[[ TASK MATERIAL open ]]
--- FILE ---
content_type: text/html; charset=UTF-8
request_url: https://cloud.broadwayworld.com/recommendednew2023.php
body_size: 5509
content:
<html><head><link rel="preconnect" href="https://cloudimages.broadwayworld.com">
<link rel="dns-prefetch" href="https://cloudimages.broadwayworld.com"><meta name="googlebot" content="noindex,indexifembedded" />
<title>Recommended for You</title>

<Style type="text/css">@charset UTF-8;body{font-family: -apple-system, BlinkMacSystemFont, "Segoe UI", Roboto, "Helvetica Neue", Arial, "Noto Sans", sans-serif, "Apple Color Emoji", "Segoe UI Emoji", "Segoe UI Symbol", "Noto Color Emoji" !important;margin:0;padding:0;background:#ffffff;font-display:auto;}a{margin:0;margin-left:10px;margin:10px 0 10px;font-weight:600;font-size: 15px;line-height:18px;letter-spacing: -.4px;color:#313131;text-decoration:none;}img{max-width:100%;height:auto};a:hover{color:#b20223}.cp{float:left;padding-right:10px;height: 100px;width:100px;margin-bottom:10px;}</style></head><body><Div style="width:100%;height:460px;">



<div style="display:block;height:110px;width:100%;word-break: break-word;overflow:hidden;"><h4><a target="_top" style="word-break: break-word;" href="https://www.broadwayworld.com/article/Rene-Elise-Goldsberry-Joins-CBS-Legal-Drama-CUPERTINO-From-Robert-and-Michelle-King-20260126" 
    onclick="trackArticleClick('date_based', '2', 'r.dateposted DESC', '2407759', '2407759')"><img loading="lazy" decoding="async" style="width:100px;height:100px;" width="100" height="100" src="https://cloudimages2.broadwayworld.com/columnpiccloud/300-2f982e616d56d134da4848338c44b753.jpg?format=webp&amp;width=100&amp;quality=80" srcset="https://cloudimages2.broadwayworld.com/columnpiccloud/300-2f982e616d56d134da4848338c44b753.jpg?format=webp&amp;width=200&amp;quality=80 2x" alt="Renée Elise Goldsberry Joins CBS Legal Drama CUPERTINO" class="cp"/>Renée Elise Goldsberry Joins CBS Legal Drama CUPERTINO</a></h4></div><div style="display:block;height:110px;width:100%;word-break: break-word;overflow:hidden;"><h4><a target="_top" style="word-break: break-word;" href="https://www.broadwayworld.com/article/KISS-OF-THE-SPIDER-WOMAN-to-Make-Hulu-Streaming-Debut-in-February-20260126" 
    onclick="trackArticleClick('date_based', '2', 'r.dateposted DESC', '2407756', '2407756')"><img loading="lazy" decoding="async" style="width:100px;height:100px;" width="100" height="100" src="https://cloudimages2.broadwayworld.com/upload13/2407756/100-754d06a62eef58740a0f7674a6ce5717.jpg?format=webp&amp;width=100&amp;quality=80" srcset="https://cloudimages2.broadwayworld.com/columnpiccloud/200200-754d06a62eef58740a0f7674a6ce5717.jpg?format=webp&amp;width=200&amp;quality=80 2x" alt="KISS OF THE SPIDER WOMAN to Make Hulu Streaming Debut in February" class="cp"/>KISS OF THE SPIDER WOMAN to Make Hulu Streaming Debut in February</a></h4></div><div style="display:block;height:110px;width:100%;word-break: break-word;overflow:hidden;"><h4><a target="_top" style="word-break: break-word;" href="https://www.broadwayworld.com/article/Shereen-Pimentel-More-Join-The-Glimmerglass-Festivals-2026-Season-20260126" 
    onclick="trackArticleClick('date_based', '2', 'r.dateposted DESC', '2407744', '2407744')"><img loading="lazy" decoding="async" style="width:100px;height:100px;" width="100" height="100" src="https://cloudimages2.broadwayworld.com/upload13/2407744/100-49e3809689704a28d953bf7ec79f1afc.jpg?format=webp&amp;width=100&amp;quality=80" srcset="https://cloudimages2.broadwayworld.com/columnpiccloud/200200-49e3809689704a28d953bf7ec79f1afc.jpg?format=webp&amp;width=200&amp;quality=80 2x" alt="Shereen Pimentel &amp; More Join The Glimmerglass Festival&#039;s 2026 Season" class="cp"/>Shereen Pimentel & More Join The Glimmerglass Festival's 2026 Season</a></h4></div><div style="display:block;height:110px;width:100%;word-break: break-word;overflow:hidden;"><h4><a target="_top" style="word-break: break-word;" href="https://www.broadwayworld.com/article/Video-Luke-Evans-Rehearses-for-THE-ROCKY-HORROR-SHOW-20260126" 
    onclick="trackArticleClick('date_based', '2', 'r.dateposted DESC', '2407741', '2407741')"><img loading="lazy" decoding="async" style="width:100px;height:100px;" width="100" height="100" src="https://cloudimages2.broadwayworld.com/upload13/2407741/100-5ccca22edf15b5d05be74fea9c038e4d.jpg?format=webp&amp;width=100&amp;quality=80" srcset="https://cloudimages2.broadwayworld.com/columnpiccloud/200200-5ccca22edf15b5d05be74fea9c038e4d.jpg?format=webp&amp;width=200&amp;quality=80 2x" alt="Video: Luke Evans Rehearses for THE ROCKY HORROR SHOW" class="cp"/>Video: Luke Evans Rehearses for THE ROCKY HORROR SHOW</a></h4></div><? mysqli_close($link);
[[ TASK MATERIAL closed ]]
Throughout the material above, find every line holding "Luke" and copy it.

EXERCISE RESULT:
    onclick="trackArticleClick('date_based', '2', 'r.dateposted DESC', '2407744', '2407744')"><img loading="lazy" decoding="async" style="width:100px;height:100px;" width="100" height="100" src="https://cloudimages2.broadwayworld.com/upload13/2407744/100-49e3809689704a28d953bf7ec79f1afc.jpg?format=webp&amp;width=100&amp;quality=80" srcset="https://cloudimages2.broadwayworld.com/columnpiccloud/200200-49e3809689704a28d953bf7ec79f1afc.jpg?format=webp&amp;width=200&amp;quality=80 2x" alt="Shereen Pimentel &amp; More Join The Glimmerglass Festival&#039;s 2026 Season" class="cp"/>Shereen Pimentel & More Join The Glimmerglass Festival's 2026 Season</a></h4></div><div style="display:block;height:110px;width:100%;word-break: break-word;overflow:hidden;"><h4><a target="_top" style="word-break: break-word;" href="https://www.broadwayworld.com/article/Video-Luke-Evans-Rehearses-for-THE-ROCKY-HORROR-SHOW-20260126" 
    onclick="trackArticleClick('date_based', '2', 'r.dateposted DESC', '2407741', '2407741')"><img loading="lazy" decoding="async" style="width:100px;height:100px;" width="100" height="100" src="https://cloudimages2.broadwayworld.com/upload13/2407741/100-5ccca22edf15b5d05be74fea9c038e4d.jpg?format=webp&amp;width=100&amp;quality=80" srcset="https://cloudimages2.broadwayworld.com/columnpiccloud/200200-5ccca22edf15b5d05be74fea9c038e4d.jpg?format=webp&amp;width=200&amp;quality=80 2x" alt="Video: Luke Evans Rehearses for THE ROCKY HORROR SHOW" class="cp"/>Video: Luke Evans Rehearses for THE ROCKY HORROR SHOW</a></h4></div><? mysqli_close($link);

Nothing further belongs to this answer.